In March 2007, police discovered a large arsenal of weapons in the countryside outside Palermo. The weapons "were ready to be used" and opined that the current absence of violence in Palermo "did not signify that the danger of a new mafia war had been averted."

On 13 June 2007, two hitmen killed 46-year-old mafia boss Nicola Ingarao – an ally of Nino Rotolo. Italy's domestic intelligence service SISDE, warned that the murder of Ingarao possibly marked a return to Mafia violence.
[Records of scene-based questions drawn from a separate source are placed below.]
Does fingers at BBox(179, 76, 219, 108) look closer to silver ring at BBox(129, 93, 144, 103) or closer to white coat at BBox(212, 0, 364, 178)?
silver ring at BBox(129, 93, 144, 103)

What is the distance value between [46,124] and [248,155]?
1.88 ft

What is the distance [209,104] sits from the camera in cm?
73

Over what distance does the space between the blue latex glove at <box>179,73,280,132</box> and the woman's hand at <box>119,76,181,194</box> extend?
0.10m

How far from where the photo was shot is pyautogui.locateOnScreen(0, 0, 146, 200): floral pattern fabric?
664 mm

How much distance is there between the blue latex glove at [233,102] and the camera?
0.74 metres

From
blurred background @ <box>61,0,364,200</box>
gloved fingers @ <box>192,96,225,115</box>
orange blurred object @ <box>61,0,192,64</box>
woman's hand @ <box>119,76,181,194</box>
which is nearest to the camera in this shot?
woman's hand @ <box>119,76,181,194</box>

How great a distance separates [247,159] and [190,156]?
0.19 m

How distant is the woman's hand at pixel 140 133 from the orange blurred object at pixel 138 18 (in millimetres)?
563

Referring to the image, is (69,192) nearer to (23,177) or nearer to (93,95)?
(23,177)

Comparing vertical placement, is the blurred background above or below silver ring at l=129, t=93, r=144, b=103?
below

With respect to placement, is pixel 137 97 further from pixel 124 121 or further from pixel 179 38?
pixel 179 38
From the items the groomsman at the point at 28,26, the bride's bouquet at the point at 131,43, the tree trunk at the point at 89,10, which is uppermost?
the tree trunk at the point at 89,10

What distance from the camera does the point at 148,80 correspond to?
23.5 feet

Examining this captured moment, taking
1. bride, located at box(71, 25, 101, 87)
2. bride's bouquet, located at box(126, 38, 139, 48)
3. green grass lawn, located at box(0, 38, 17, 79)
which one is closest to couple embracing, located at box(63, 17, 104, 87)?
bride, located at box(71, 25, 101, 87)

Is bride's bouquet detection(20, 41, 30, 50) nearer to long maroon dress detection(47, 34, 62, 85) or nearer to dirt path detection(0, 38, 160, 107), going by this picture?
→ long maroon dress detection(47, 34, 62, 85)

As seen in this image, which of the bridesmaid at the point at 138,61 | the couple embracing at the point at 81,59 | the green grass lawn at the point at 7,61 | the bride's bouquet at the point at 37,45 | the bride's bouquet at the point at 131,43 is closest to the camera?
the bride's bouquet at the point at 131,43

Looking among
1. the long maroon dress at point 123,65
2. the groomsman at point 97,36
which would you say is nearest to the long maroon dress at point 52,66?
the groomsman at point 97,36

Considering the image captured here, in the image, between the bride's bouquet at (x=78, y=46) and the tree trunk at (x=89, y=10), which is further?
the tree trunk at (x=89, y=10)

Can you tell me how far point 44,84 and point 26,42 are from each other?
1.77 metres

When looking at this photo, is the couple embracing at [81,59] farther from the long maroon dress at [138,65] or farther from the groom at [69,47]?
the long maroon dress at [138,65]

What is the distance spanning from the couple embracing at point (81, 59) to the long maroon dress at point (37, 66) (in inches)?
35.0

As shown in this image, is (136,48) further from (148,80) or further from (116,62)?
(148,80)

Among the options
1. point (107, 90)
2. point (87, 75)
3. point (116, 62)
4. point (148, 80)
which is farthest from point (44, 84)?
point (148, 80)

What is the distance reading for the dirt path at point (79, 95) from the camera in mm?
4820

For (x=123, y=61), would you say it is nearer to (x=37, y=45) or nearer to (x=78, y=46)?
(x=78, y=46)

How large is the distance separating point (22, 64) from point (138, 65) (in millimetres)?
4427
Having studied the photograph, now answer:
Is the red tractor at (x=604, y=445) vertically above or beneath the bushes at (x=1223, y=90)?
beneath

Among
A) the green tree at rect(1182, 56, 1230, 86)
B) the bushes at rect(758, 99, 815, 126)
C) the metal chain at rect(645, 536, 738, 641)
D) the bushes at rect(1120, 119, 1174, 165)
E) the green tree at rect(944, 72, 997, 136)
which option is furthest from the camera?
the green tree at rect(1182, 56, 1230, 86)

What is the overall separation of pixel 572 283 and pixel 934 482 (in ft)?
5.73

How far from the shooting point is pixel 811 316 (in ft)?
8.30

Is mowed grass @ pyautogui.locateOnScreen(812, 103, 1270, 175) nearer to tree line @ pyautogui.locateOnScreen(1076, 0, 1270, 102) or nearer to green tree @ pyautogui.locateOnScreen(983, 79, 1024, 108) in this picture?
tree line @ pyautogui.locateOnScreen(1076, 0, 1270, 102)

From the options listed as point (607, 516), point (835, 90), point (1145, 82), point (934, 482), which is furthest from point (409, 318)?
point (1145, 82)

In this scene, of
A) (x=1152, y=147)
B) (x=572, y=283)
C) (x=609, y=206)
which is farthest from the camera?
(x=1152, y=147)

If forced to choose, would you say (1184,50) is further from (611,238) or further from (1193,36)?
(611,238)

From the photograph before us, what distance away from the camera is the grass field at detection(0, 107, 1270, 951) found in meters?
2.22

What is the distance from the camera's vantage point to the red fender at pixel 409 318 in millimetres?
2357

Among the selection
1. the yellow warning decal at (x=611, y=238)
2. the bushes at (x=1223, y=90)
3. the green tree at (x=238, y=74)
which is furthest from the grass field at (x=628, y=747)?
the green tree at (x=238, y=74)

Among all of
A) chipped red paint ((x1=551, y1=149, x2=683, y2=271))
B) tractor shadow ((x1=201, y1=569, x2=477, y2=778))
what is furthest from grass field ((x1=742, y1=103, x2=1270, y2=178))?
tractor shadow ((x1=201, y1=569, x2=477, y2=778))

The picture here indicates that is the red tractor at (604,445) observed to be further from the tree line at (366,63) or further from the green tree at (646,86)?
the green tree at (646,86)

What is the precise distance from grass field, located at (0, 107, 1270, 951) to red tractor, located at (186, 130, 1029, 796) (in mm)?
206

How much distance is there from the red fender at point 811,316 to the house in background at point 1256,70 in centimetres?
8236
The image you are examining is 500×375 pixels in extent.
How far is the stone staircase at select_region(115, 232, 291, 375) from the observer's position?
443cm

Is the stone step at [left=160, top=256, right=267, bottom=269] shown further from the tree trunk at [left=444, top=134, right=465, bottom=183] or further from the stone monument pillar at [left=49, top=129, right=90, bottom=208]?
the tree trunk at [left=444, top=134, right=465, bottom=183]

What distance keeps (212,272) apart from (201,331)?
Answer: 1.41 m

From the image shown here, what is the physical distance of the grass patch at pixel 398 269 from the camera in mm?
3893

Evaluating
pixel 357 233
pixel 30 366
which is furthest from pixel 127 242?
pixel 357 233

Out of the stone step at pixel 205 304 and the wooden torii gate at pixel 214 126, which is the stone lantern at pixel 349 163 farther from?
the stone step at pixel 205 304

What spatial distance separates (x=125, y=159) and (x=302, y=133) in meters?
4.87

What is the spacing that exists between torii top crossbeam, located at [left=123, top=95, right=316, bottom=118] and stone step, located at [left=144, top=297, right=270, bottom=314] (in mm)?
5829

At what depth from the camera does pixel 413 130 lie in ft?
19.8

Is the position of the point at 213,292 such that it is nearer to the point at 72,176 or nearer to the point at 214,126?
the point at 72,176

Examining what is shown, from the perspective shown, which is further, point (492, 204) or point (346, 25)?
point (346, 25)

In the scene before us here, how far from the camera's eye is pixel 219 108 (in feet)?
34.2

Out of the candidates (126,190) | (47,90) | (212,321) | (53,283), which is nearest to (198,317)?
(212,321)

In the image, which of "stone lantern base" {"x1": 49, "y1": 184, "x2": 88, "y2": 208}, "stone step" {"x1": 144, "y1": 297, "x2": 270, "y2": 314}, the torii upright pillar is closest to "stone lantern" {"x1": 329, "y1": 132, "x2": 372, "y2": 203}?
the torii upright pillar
An Antimafia prosecutor seconded this view, stating that the murder "could be a sign of reorganization, stabilization, or potential war among gangs". Lo Piccolo allegedly ordered Ingarao's murder for two reasons: 1) Ingarao opposed the return of the Inzerillo family; and 2) the elimination of Ingarao would enable Lo Piccolo to secure control of the central Palermo district of Porta Nuova for factions not hostile to him. Gaspare Pulizzi, one of Lo Piccolo's right-hand men who later became a pentito, revealed that Lo Piccolo's son Sandro was behind the murders of Spatola and Ingarao. Both murdered bosses allied with Rotolo.
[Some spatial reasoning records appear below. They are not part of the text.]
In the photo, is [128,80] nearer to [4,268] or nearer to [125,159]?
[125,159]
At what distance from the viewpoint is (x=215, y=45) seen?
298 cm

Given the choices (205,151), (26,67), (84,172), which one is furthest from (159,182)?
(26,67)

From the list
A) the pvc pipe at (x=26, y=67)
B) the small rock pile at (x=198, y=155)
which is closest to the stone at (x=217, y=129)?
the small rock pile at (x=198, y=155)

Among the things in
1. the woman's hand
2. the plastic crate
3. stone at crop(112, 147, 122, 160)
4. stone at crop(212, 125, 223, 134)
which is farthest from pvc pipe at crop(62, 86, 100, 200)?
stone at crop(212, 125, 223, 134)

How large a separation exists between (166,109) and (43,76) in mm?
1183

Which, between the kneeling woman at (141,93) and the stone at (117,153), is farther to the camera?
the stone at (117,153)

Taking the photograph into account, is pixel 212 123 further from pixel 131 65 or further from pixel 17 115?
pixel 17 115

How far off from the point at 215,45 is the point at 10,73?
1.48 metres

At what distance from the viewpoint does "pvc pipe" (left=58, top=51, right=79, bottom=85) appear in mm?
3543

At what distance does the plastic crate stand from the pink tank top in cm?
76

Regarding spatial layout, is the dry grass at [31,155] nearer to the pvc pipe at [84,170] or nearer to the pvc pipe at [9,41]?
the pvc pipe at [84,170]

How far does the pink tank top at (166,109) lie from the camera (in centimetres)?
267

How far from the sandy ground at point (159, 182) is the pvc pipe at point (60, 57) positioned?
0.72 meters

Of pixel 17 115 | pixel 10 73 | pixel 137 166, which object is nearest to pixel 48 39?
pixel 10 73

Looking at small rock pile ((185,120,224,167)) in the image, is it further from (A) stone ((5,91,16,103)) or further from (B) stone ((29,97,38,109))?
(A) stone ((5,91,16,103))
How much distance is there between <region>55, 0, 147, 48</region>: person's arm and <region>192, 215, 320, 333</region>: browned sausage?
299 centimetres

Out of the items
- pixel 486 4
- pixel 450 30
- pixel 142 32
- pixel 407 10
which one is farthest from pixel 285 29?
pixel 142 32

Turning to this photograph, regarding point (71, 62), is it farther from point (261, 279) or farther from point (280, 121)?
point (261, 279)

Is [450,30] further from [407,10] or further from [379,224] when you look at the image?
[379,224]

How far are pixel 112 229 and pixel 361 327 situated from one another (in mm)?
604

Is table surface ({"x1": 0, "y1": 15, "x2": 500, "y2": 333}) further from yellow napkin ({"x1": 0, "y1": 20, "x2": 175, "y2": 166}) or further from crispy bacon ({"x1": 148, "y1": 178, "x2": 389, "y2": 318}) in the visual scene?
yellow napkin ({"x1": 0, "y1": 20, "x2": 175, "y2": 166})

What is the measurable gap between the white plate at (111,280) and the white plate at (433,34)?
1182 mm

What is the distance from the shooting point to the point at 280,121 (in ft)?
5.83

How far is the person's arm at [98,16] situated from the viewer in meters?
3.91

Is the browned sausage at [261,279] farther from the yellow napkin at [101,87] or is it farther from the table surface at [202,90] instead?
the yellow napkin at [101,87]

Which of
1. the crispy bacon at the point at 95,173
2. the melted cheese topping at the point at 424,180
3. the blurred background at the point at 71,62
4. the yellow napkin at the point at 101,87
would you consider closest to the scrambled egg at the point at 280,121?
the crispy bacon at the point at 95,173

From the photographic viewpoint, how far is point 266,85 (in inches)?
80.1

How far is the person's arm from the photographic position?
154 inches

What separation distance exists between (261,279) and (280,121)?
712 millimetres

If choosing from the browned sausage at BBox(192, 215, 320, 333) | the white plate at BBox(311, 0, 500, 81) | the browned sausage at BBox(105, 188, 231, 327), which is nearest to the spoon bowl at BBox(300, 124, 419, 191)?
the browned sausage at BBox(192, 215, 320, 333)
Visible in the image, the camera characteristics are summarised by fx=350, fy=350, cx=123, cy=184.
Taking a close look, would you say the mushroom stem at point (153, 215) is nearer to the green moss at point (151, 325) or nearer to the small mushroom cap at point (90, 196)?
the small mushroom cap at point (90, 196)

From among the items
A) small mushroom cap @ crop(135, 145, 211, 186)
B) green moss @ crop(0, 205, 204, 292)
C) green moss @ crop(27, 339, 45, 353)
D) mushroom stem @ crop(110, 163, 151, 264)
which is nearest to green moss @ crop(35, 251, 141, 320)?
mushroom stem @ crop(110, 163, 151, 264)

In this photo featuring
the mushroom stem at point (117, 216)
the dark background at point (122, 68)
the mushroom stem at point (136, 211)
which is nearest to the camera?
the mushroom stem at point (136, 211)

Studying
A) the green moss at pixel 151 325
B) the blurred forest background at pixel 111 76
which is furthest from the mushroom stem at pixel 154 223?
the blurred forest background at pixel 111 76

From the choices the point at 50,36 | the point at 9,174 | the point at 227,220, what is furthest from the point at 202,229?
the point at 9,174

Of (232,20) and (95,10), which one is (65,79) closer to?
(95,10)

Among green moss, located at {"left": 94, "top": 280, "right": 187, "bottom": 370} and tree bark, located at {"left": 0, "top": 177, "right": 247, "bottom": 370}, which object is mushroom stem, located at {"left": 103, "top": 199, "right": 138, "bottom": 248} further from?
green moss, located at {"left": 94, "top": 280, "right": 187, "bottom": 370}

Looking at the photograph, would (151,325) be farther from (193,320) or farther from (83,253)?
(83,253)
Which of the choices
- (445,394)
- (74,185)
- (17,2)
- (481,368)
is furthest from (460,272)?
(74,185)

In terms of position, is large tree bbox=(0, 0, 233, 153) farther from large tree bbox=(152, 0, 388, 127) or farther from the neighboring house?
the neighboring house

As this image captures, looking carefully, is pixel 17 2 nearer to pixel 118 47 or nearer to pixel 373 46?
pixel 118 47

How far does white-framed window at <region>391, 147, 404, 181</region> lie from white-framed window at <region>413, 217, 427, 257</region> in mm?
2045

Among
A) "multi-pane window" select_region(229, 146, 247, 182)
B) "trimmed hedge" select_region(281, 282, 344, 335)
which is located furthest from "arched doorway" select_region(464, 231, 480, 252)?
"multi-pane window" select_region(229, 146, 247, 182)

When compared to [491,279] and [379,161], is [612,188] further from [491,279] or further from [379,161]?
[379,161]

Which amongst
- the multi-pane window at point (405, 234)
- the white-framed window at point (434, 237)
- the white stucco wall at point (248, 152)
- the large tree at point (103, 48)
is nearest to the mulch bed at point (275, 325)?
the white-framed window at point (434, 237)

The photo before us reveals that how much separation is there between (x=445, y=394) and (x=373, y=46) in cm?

In a July 2007, hearing before the Italian Senate, the director of Italian State Police, Antonio Manganelli, warned that the chain of recent murders in Palermo was in part due to the return of the "so-called fugitives (Inzerillo family)... who have now returned... If they are back, it means that someone has authorized their return. This is not appreciated by the other side," he added.

==Arrest==

On 5 November 2007, Lo Piccolo and his son Sandro, as well as two other top mafiosi, Gaspare Pulizzi and Andrea Adamo, were arrested in a villa in Giardinello, between Cinisi and Terrasini. Police fired several warning shots in the air as they moved in against the mafiosi, who were all armed but apparently did not put up a fight. Sandro Lo Piccolo, in tears, shouted "I love you dad!" several times as he was being handcuffed. The four were put into a police helicopter and flown towards Palermo's main police station. The operation was made possible by information provided by Francesco Franzese, who was arrested on 2 August 2007, and who masterminded the Lo Piccolo clan's protection racket. His family has been moved to a secret hideout to prevent reprisals.

Officers remarked that Lo Piccolo's face was entirely different from the photofit creation. Lo Piccolo did not say a word and just smiled when prosecutors noted that he did not resemble the photofit released earlier that year. The elder Lo Piccolo was in fact betrayed by his son of whom police did have a recent photograph.

At the hideout of Lo Piccolo, a code of behaviour for Mafia members was found. The so-called "Ten Commandments" include prohibitions such as frequenting bars and looking at friends' wives, while members are urged to treat their own wives with respect. The Mafia Decalogue has been drawn up as a "guide to being a good mafioso". Other activities apparently beyond the pale for Mafiosi are being friends with the police, being late for appointments and "appropriating money if it belongs to other Mafia members or to other families".

When father and son Lo Piccolo – incarcerated under the strict 41-bis prison regime in the Opera prison in Milan – appeared on a video screen at the trial in Palermo against some of their henchmen, they rose to their feet as a sign of respect for the arrested bosses.

Lo Piccolo's other son Calogero Lo Piccolo succeeded his father and his brother, according to several pentiti. However, he was arrested on 16 January 2008, during Operation Addio Pizzo against Lo Piccolo's operators who were in charge of collecting the pizzo – protection money from local businesses – in Palermo.